FRESCO DI STAMPA- LA RECENSIONE DEL MERCOLEDI'

LA MATERIA ALTERNATIVA di Laura Marzi, 2022 Mondadori

A 37 anni, dopo un dottorato e mille contratti di docenza universitaria che non superano la soglia dei tre mesi, la protagonista di questo interessante romanzo, appena edito da Mondadori, accetta di lavorare come insegnante di Materia Alternativa presso un Istituto professionale.

Come riuscire a dare una definizione di questa materia? Sicuramente è quella che conta di meno nei consigli di classe e nelle votazioni per decidere se promuovere o bocciare qualcuno.

Ma è anche, simpaticamente, la negazione di altro. In pratica, si tratta di un’alternativa alla Religione Cattolica, all’amore, a modi di pensare e giudicare ormai cristallizzati nel tempo.

Così, durante quest’anno scolastico speciale da più punti di vista, insegnando ad Hossein, Amal, Safia, Michele, Meng, di varie etnie e provenienze, la protagonista scopre qualcosa anche di sé, mette a fuoco quanto l’essere alternativa a sè stessa possa essere difficile e riesce, forse, a fare pace con il suo passato.

E così, le ore di lezione trascorrono tra argomenti incentrati sugli stereotipi sessuali, l’identità di genere, l’omofobia e spazi di studio e riflessione, mentre la vita della protagonista, al di fuori della scuola, conosce impennate, momenti di fatica, di sesso infuocato e d’amore.

Quale odore e sapore rimane? Forse il profumo di rose perché, come la protagonista rivela a Davide, è quello di cui « il mio pigiama sa.»

Un ringraziamento alla Casa Editrice che ci ha gentilmente fatto dono di una copia stampa.

## Consegna
Rispondi per favore a queste domande sulla recensione, una per riga:
1. Quanti anni ha la protagonista quando accetta di insegnare Materia Alternativa?
2. A che cosa è un'alternativa questa materia, secondo la recensione?
3. A chi la protagonista rivela di che cosa sa il suo pigiama?

## Dati forniti
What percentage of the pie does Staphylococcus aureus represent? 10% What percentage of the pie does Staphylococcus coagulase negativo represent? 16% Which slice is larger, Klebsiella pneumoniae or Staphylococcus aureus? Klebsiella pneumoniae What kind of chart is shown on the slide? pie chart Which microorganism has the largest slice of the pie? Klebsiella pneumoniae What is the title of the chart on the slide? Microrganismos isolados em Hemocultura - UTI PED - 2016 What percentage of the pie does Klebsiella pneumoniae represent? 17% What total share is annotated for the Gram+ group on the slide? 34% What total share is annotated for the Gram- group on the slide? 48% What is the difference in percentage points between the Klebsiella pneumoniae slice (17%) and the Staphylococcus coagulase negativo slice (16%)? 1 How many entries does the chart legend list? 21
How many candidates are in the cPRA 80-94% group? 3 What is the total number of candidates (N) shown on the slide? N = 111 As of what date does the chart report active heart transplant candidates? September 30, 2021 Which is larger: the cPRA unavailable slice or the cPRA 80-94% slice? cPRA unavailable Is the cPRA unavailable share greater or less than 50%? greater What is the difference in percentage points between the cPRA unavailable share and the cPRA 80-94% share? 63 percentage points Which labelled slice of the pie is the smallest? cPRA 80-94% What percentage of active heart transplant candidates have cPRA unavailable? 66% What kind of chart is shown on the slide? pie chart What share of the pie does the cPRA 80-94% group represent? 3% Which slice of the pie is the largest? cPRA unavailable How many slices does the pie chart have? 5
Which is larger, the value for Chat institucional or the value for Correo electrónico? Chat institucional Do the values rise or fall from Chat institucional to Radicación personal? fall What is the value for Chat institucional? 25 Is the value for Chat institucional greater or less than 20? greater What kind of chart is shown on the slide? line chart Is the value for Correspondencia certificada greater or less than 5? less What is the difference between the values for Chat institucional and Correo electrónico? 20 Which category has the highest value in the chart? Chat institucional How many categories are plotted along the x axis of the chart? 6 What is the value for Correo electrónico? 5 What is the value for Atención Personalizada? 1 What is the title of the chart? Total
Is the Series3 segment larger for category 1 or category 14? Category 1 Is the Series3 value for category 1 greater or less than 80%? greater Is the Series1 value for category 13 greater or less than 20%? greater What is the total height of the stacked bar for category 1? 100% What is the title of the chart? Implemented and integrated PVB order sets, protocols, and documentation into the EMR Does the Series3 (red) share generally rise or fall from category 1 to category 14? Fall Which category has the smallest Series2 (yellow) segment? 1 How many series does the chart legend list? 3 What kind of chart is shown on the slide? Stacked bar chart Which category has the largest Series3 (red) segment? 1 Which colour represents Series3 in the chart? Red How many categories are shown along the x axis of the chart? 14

## Soluzione
1. 37 anni.
2. Alla Religione Cattolica, all'amore e a modi di pensare e giudicare ormai cristallizzati nel tempo.
3. A Davide.